Concentração de cabos submarinos em áreas estratégicas torna a Internet vulnerável a conflitos e acidentes, afetando bilhões de usuários e serviços essenciais.
Cabos submarinos são a espinha dorsal da Internet, responsáveis por transportar mais de 95% do tráfego global de dados. No corredor estratégico do mar Vermelho e do Golfo, especialmente no estreito de Ormuz, essa infraestrutura conecta hubs digitais do Oriente Médio a redes na Europa, Ásia e África, garantindo baixa latência e alta capacidade para bilhões de usuários e serviços críticos, como computação em nuvem, streaming e sistemas financeiros.
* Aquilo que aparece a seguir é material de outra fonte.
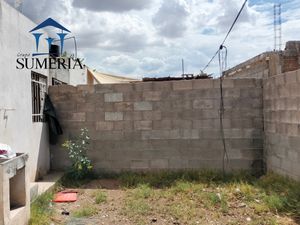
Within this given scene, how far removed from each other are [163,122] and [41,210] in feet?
10.5

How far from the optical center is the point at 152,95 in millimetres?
7172

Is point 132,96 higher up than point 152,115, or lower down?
higher up

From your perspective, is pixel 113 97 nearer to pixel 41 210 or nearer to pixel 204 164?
pixel 204 164

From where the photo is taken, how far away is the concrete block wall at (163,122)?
6973mm

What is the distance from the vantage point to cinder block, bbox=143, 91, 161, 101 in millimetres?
7148

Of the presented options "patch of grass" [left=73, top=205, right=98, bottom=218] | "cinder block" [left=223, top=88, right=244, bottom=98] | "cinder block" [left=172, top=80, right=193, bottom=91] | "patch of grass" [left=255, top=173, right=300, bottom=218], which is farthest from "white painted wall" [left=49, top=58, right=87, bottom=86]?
"patch of grass" [left=255, top=173, right=300, bottom=218]

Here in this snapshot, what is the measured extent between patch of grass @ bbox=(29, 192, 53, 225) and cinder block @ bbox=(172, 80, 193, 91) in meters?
3.26

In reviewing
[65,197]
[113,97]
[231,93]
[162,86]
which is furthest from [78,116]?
[231,93]

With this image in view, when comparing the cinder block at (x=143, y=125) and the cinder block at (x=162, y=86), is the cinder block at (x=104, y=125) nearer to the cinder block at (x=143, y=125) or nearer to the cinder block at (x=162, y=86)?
the cinder block at (x=143, y=125)

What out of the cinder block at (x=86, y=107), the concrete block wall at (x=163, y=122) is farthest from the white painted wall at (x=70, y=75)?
the cinder block at (x=86, y=107)

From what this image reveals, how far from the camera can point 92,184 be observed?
22.2 ft

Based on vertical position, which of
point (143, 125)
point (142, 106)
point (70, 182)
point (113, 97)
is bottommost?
point (70, 182)

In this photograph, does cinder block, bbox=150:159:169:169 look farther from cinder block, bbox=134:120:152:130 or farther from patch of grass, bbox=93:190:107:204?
patch of grass, bbox=93:190:107:204

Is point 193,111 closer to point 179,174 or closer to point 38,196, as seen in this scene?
point 179,174
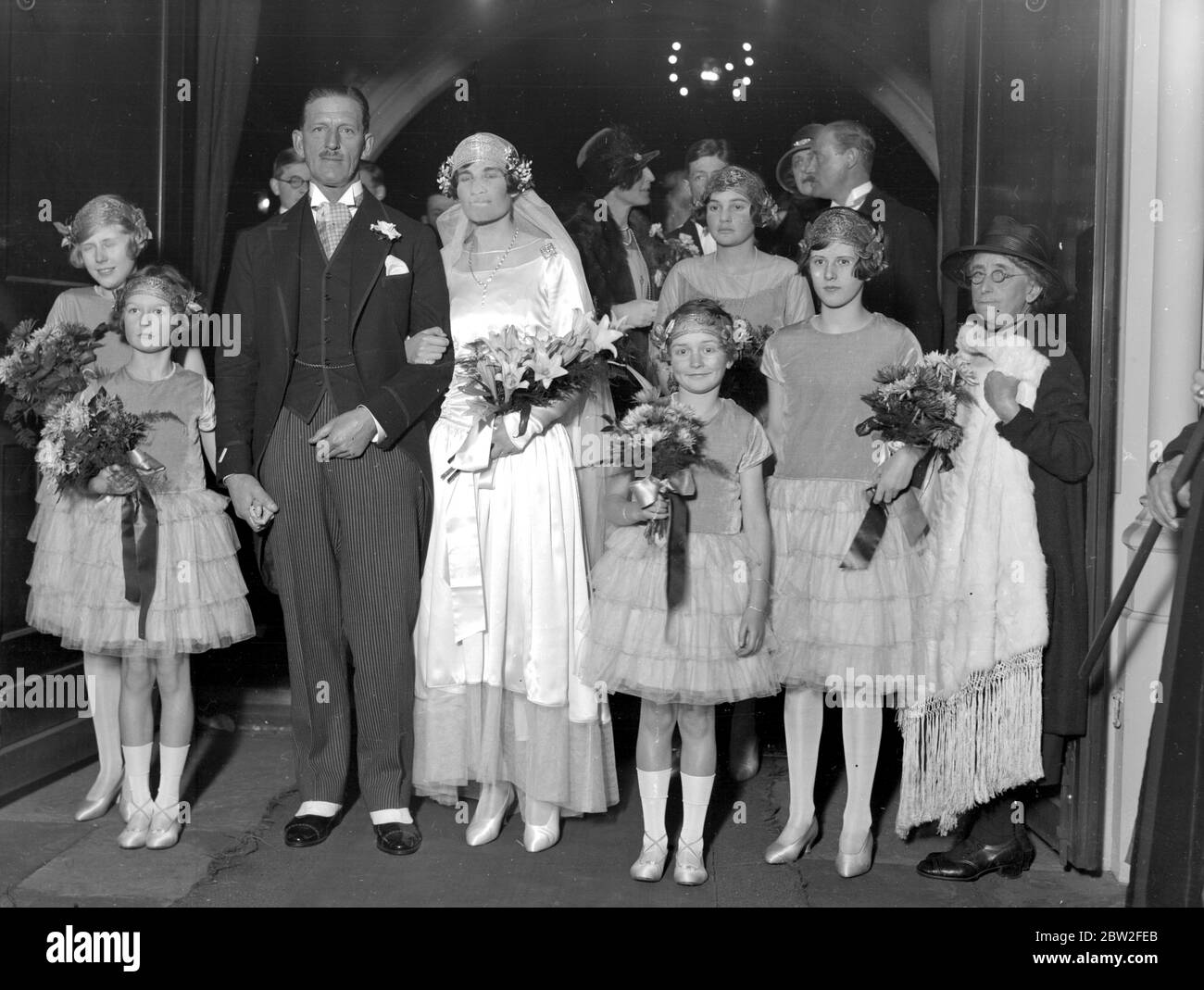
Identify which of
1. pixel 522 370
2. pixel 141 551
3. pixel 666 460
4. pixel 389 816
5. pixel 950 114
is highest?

No entanto, essa concentração também representa vulnerabilidade: os cabos são relativamente fáceis de serem danificados, sobretudo em cenários de conflito, como no Irã. Interrupções nessas rotas podem afetar diretamente a operação de empresas e economias dependentes da conectividade.
"A Internet foi desenhada com algoritmos que garantem resiliência, mas isso só funciona com redundância de caminhos. Em muitos locais ela não existe e, quando existe, pode significar rotas mais longas, com maior atraso, o que afeta diretamente aplicações sensíveis em tempo real e outras métricas de rede", explica o especialista em sistemas ciberfísicos Claudio Miceli à Sputnik Brasil.
Quando pontos estratégicos são interrompidos — seja por ação militar, sabotagem ou acidentes —, o impacto é sistêmico, atingindo comunicações, mercados e serviços digitais em escala global.
Quanto à preservação dessa infraestrutura em situações de guerra, como no Irã, não há uma governança internacional capaz de coordenar a proteção dos cabos submarinos, destaca o pesquisador. "O que existe são acordos de cooperação entre companhias e Estados nacionais, numa tentativa de manter essa infraestrutura."
Para Miceli, o cenário atual evidencia a necessidade de uma cooperação internacional mais ampla. A manutenção dessa infraestrutura — essencial para comunicação, economia e inovação — exigiria um nível de coordenação global que atualmente parece distante.